The study suggests, but does not prove, that cardiorespiratory fitness contributes to gray matter thinning, a normal process of child brain development. The study also offers the first evidence that fitness enhances math skills by aiding the development of brain structures that contribute to mathematics achievement.
“Gray-matter loss during child development is part of healthy maturation,” said University of Illinois postdoctoral researcher Laura Chaddock-Heyman, who led the research. “Gray-matter thinning is the sculpting of a fully formed, healthy brain. The theory is that the brain is pruning away unnecessary connections and strengthening useful connections.”
Previous studies have shown that gray-matter thinning is associated with better reasoning and thinking skills, Chaddock-Heyman said. “We show, for the first time, that aerobic fitness may play a role in this cortical thinning,” she said. “In particular, we find that higher-fit 9- and 10-year-olds show a decrease in gray-matter thickness in some areas known to change with development, specifically in the frontal, temporal and occipital lobes of the brain.”
The analysis included 48 children, all of whom had completed a maximal oxygen-uptake fitness test on a treadmill.
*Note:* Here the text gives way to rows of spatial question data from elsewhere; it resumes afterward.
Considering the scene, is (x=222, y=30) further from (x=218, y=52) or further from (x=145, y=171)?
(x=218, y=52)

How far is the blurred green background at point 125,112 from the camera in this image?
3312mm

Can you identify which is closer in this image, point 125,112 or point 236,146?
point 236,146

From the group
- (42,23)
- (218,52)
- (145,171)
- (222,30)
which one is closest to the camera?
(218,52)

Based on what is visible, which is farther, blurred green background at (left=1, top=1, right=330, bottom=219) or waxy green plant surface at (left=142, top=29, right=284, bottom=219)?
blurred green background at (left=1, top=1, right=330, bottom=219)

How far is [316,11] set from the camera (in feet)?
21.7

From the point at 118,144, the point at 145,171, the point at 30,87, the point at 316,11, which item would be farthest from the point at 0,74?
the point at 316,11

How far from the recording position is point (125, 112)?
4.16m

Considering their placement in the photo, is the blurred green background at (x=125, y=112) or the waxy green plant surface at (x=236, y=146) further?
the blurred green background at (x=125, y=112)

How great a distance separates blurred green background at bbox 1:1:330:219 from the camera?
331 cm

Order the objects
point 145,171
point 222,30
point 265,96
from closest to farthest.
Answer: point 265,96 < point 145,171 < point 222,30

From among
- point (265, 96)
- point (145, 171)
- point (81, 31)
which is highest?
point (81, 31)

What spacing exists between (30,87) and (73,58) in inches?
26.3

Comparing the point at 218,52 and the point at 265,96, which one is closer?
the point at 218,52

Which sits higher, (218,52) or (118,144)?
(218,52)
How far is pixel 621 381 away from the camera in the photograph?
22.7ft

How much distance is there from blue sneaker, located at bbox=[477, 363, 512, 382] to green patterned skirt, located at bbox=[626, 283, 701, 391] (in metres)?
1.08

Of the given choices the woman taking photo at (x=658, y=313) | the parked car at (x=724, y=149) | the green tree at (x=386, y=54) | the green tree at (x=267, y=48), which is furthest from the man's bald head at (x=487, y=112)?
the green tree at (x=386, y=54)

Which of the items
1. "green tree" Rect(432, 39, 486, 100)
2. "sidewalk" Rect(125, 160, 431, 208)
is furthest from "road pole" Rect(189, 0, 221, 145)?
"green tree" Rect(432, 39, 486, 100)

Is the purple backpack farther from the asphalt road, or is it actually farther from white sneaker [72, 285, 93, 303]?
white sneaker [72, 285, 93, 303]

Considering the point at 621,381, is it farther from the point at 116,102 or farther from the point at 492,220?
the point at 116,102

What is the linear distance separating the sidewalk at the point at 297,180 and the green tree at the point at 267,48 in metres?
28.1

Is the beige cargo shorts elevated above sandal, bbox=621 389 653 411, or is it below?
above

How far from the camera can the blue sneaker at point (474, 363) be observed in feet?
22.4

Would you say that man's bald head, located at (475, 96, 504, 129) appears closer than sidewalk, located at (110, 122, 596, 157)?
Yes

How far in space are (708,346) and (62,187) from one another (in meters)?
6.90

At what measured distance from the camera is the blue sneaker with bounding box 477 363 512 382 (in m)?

Half of the children (the higher-fit kids) were at or above the 70th percentile for aerobic fitness, and half (the lower-fit kids) were at or below the 30th percentile. The researchers imaged the children’s brains using fMRI, and tested their math, reading, and spelling skills using the Wide Range Achievement Test-3, which correlates closely with academic achievement in these fields.
The team found differences in math skills and cortical brain structure between the higher-fit and lower-fit children: thinner gray matter corresponded to better math performance in the higher-fit kids. But they did not find significant fitness-associated differences in reading or spelling aptitude.